Medicare Audit Recovery Program Has Recovered $700M In Overpayments To Providers

Private auditors over about three years have recovered almost $700 million in Medicare overpayments to hospitals and other health care providers in six states as part of a recovery audit contractor program, the Wall Street Journal reports. Under the program, CMS pays auditors a portion of the amount of improper Medicare payments that they identify.

Auditors reviewed $317 billion in Medicare claims and found $1.03 billion in improper payments, most of which involved claims filed in New York, California and Florida. Medicare overpayments account for $992.7 million of the improper payments, and underpayments accounted for $38 million. The cost of the program amounted to about 20 cents per dollar, with $187.2 million paid to auditors. Providers appealed 14% of the alleged Medicare overpayments and successfully challenged about 4.6% of the overpayments.

Tim Hill, CFO and director of the Office of Financial Management at CMS, said, “All in all, we’re very happy with the results,” adding, “It returned a lot of money to the trust fund, particularly when you think that we’re talking about three states.”

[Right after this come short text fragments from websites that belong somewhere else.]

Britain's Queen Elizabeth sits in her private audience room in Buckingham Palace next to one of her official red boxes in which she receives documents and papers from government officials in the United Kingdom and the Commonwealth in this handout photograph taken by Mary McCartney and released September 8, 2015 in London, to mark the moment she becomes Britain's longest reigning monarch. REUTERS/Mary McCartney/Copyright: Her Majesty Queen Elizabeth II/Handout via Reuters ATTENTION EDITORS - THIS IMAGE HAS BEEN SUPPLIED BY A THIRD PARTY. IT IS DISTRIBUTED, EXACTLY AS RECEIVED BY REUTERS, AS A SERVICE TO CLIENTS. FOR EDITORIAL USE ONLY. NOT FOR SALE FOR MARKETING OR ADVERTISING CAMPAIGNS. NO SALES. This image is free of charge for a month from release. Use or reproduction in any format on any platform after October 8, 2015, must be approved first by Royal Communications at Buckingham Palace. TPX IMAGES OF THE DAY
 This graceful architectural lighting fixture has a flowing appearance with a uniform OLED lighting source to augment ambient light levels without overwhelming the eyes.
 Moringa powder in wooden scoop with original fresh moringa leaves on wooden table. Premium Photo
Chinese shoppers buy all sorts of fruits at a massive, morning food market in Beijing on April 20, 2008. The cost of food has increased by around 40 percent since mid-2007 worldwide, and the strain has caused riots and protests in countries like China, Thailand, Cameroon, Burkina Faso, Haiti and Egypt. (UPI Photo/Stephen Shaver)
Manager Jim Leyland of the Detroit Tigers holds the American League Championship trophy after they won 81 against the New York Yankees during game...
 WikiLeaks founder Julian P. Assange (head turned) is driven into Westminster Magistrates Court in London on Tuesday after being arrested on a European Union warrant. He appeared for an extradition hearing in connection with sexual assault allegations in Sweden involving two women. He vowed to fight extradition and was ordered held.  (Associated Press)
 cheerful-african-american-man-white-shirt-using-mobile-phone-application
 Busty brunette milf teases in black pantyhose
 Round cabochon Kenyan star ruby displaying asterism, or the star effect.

The program has “drawn fire” from providers, “who call it overly aggressive and too confrontational,” the Journal reports. However, CMS has begun to expand the program nationwide. CMS plans to revise the program to require auditors to use clinically trained personnel to ensure that they evaluate medical necessity consistently with other agency operations and to communicate with providers about audits in more detail. In addition, CMS plans to add staff to oversee the program and allow providers to track audits (Francis, Wall Street Journal, 7/14).

Reprinted with kind permission from You can view the entire Kaiser Daily Health Policy Report, search the archives, or sign up for email delivery at The Kaiser Daily Health Policy Report is published for, a free service of The Henry J. Kaiser Family Foundation.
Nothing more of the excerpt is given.